NameError: name 'results' is not defined

In [36]:
# user query
user_query = "Self-driving car autonomous vehicle"

# query for user query
results = collection.query(
    query_texts=[user_query],
    n_results=10,
)

results['documents']

[['A Survey on LLM-based Autonomous Agents',
  'AutoRobotics-Zero',
  'Reflexion: an autonomous agent with dynamic memory and self-reflection',
  'A Cookbook of Self-Supervised Learning',
  'Robot Parkour Learning',
  'Robot Parkour Learning',
  'Emergence of Maps in the Memories of Blind Navigation Agents',
  'Grounded Decoding: Guiding Text Generation with Grounded Models for Robot Control',
  'Self-Check',
  'AutoMix']]

In [29]:
responses

'\n1. S3Eval: A Comprehensive Evaluation Suite for Large Language Models\n2. Synthetic and Scalable Evaluation for Large Language Models\n3. Systematic Evaluation of Large Language Models with S3Eval\n4. S3Eval: A Synthetic and Scalable Approach to Language Model Evaluation\n5. S3Eval: A Synthetic and Scalable Evaluation Suite for Large Language Models'

In [30]:
user_query = {"USER_QUERY": "What is a language model that can find relevant documents given a text prompt?"}

prompt_template = f"""[INST] Please generate a single keyword-based search string in JSON format (with the key "SEARCH_STRING") based on the following user query:
{json.dumps(user_query)} [INST]"""

response = get_completion(prompt_template, model="mistral-7b-instruct-4k", max_tokens=2000)

print("\nResponse:")
print(response)


Response:
 {
  "SEARCH_STRING": "language model document retrieval"
}


In [32]:
response_json = response[response.index('{'):]
response_json = json.loads(response_json)
response_json

{'SEARCH_STRING': 'language model document retrieval'}

In [33]:
results = collection.query(
    # query_texts=["RAG LLM text retrieval search"],
    query_texts=[response_json['SEARCH_STRING']],
    n_results=5,
)

documents = []
for i in range(5):
    document = {
        "title": results['documents'][0][i],
        "abstract": results['metadatas'][0][i]['abstract']
    }
    documents.append(document)

prompt_json = {
    "USER_QUERY": user_query,
    "DOCUMENTS": documents
}

prompt_template = \
f'''[INST] Using your knowledge and the following 5 documents, please answer the USER_QUERY to the best of your ability if possible. The information is provided below in JSON format.

{json.dumps(prompt_json)}
[/INST]
'''

print("Search results:")
print(results['documents'])

print("\nPrompt:")
print(prompt_template)

Search results:
[['Rethinking with Retrieval: Faithful Large Language Model Inference', 'REPLUG: Retrieval-Augmented Black-Box Language Models', 'Long-range Language Modeling with Self-Retrieval', 'REPLUG: Retrieval-Augmented Black-Box Language Models', 'REPLUG: Retrieval-Augmented Black-Box Language Models']]

Prompt:
[INST] Using your knowledge and the following 5 documents, please answer the USER_QUERY to the best of your ability if possible. The information is provided below in JSON format.

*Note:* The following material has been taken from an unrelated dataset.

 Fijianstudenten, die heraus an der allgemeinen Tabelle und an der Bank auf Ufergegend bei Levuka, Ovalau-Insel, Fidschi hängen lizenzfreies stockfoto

{"USER_QUERY": {"USER_QUERY": "What is a language model that can find relevant documents given a text prompt?"}, "DOCUMENTS": [{"title": "Rethinking with Retrieval: Faithful Large Language Model Inference", "abstract": "Despite the success of large language models (LLMs) in various natural language processing (NLP) tasks, the stored knowledge in these models may inevitably be incomplete, out-of-date, or incorrect. This motivates the need to utilize external knowledge to assist LLMs. Unfortunate

In [34]:
response = get_completion(prompt_template, model="mistral-7b-instruct-4k", max_tokens=2000)

print("\nResponse:")
print(response)


Response:

A language model that can find relevant documents given a text prompt is a retrieval-augmented language model. Retrieval-augmented language models use external knowledge to assist language models in making predictions. The external knowledge is retrieved based on the decomposed reasoning steps obtained from the chain-of-thought (CoT) prompting. One example of a retrieval-augmented language model is REPLUG, which treats the language model as a black box and augments it with a tuneable retrieval model. REPLUG simply prepends retrieved documents to the input for the frozen black-box LM. The LM can be used to supervise the retrieval model, which can then find documents that help the LM make better predictions.